The AI box experiment
Let’s assume it’s possible to create an artificially intelligent machine, ala science fiction. What if this AI became malevolent? Why not limit its communication to a single chat with only the original programmer until safety is assured.
In that situation, it’s speculated that a sufficiently smart AI can talk its way out of its “box”, because humans are not secure.
Is this possible? Well, there’s one way to test: instead of an actual AI, use a human to simulate AI (almost like a reverse Turing Test). If a human is told not to let the AI out of the box, can a human posing as an AI convince the human to let him out of the box?
The opposing viewpoint is so: “There is no chance I could be persuaded to let the AI out. No matter what it says, I can always just say no. I can’t imagine anything that even a transhuman could say to me which would change that.”

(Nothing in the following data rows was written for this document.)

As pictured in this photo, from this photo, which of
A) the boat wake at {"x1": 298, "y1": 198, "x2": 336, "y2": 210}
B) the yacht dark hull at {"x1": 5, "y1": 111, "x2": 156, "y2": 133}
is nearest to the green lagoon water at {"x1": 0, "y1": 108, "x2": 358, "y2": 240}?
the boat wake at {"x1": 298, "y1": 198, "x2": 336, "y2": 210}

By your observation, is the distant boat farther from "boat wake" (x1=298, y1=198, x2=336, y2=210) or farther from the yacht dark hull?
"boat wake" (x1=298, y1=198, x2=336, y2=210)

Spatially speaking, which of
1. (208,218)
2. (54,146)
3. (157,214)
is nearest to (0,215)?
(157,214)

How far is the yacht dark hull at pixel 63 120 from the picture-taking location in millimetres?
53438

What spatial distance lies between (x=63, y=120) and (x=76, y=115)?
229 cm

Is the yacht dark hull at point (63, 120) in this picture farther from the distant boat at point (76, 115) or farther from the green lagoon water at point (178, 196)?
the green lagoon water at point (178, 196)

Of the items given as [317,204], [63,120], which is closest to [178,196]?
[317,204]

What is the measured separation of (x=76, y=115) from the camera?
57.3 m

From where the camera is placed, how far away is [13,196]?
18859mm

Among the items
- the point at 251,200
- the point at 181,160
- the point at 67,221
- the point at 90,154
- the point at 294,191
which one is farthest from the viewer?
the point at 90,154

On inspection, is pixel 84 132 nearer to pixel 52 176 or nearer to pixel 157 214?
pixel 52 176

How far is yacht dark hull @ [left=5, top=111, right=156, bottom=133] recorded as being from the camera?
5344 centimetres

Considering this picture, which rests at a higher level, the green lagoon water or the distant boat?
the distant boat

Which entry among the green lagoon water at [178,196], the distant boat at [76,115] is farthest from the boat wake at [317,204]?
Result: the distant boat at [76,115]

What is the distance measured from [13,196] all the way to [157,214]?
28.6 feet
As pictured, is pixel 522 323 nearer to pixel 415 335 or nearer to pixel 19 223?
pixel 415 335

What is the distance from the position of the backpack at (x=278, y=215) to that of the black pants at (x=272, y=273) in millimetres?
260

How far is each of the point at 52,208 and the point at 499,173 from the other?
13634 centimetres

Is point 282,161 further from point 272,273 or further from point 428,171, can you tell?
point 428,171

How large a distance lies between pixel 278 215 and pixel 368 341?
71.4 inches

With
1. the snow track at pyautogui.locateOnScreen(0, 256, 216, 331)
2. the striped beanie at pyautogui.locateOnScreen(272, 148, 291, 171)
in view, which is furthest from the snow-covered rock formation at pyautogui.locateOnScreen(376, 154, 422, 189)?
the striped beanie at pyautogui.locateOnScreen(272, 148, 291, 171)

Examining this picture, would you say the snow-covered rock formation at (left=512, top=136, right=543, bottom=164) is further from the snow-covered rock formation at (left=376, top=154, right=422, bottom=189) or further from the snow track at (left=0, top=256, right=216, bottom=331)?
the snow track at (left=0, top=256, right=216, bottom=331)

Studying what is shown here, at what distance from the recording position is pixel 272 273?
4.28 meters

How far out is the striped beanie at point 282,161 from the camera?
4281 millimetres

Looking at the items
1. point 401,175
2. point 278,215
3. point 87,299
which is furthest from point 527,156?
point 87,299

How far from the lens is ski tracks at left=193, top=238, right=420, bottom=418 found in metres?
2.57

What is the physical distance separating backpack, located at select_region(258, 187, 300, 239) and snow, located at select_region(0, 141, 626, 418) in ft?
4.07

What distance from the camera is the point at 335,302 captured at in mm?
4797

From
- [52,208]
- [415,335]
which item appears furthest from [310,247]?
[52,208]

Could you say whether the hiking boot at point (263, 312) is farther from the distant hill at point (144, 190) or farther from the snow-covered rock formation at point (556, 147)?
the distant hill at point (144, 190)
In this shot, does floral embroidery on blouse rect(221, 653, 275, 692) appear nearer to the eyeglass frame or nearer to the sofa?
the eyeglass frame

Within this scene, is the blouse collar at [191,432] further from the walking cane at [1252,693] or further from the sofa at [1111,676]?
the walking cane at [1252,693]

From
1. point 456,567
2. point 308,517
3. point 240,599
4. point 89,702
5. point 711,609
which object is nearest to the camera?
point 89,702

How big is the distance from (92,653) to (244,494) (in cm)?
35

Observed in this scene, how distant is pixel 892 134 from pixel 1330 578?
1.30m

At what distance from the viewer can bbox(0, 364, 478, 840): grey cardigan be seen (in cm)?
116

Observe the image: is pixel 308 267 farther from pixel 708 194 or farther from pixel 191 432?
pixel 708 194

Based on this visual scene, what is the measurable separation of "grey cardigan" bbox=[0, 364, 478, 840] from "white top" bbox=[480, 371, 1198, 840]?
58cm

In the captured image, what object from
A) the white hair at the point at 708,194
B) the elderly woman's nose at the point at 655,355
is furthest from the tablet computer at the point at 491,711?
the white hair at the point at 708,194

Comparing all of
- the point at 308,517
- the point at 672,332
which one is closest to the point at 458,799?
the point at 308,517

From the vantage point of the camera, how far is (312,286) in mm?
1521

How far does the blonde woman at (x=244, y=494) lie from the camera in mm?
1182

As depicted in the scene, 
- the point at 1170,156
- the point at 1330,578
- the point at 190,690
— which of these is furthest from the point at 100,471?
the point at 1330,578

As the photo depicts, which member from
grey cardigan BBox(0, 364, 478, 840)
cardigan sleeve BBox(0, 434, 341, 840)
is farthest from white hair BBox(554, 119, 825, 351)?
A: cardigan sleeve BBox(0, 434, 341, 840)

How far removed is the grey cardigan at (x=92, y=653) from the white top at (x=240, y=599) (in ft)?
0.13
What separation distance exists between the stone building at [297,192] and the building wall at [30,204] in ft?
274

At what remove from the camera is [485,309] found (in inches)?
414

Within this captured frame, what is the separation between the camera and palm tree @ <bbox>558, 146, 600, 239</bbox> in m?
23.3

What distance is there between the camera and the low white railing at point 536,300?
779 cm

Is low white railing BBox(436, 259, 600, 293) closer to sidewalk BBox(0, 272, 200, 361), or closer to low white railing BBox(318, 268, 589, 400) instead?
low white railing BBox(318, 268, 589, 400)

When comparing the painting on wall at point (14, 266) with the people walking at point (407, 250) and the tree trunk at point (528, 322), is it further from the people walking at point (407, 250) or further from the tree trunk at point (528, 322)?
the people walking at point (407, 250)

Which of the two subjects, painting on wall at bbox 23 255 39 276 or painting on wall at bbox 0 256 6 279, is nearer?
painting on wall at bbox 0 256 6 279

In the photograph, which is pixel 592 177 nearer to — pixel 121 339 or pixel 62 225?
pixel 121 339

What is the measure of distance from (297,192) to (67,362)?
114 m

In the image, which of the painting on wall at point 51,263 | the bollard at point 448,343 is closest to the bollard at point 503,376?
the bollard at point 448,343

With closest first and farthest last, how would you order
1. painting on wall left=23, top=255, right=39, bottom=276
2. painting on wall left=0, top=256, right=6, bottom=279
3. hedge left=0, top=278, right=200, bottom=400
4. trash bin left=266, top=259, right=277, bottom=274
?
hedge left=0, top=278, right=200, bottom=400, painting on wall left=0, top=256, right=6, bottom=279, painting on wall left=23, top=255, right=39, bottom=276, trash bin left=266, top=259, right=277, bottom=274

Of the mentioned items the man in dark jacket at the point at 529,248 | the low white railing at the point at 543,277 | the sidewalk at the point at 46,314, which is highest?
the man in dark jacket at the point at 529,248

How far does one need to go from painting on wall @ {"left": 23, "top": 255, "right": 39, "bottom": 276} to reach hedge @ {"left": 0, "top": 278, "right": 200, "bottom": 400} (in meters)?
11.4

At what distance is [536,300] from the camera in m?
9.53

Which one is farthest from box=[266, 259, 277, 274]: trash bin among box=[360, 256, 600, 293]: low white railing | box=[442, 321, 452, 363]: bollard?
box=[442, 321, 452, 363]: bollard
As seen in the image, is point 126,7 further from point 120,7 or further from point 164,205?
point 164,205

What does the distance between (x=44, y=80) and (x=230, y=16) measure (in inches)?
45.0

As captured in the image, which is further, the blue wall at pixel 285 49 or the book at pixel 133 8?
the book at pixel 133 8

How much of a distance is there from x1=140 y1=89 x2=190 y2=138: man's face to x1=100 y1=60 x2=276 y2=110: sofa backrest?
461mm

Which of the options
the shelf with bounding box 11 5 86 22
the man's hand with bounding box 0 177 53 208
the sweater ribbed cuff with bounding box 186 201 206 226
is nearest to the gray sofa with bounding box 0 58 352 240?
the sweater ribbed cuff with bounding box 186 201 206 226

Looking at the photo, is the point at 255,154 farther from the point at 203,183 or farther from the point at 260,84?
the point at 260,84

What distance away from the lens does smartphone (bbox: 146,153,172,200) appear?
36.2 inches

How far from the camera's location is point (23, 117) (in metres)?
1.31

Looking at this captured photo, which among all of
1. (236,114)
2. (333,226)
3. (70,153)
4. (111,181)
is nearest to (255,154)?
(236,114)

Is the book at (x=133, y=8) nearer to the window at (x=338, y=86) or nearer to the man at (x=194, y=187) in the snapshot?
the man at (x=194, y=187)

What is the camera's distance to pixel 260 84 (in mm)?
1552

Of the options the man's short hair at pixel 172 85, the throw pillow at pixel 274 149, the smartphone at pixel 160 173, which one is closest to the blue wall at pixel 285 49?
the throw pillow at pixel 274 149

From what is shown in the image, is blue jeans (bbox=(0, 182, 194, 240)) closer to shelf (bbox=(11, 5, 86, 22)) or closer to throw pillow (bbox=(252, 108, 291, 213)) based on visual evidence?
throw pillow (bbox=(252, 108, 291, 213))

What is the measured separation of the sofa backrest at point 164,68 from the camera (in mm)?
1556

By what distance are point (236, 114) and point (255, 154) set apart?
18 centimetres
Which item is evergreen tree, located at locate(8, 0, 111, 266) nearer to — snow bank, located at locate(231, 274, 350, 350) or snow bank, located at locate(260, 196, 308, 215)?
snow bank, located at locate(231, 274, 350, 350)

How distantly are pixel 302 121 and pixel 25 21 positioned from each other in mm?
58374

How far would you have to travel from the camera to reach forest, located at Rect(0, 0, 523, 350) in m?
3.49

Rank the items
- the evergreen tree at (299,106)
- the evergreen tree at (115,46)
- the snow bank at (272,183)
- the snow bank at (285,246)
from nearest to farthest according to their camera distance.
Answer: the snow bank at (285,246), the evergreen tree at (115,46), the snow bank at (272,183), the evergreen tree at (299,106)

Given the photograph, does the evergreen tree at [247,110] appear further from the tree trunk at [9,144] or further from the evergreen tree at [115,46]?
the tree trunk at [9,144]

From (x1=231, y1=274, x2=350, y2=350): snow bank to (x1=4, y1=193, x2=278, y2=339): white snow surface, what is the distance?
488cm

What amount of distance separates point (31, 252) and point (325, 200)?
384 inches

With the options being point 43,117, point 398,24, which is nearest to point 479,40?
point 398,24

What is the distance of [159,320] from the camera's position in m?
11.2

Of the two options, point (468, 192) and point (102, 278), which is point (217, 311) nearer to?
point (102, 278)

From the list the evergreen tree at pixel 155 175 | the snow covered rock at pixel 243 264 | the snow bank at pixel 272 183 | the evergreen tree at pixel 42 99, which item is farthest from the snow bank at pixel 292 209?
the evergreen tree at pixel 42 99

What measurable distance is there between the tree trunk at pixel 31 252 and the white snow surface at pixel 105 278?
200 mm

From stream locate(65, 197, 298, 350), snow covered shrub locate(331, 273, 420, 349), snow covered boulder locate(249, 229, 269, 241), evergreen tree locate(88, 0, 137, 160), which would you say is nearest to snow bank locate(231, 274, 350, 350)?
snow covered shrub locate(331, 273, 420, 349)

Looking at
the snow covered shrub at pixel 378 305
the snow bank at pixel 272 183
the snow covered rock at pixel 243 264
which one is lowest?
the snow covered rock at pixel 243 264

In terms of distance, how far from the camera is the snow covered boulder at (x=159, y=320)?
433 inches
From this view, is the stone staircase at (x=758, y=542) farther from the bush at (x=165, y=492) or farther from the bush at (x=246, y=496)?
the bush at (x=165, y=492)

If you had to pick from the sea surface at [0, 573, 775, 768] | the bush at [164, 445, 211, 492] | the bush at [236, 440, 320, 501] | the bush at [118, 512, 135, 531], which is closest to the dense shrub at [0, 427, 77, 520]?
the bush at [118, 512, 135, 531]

This experiment has been run on two occasions, both resulting in the human letting the AI out of the box:
However, this test is very suspicious for a number of reasons. First, Eliezer Yudkowsky, the guy who proposed this test in the first place, is the one simulating the AI in both cases. Second, the actual chat transcripts between the “transhuman AI” and the human are not publically available (as far as I know).
But let’s assume for a minute that there are no shenanigans going on. A human knowingly participating in this experiment, knowing the objective, knowing the stakes, and yet letting the AI out anyway is a frightening prospect. What does this say about humans-as-weakest-link in IT security, let alone the nature of humanity?
More importantly, what could an AI, restricted solely to a single one-on-one chat room with you, possibly say to convince you to let him out of his box?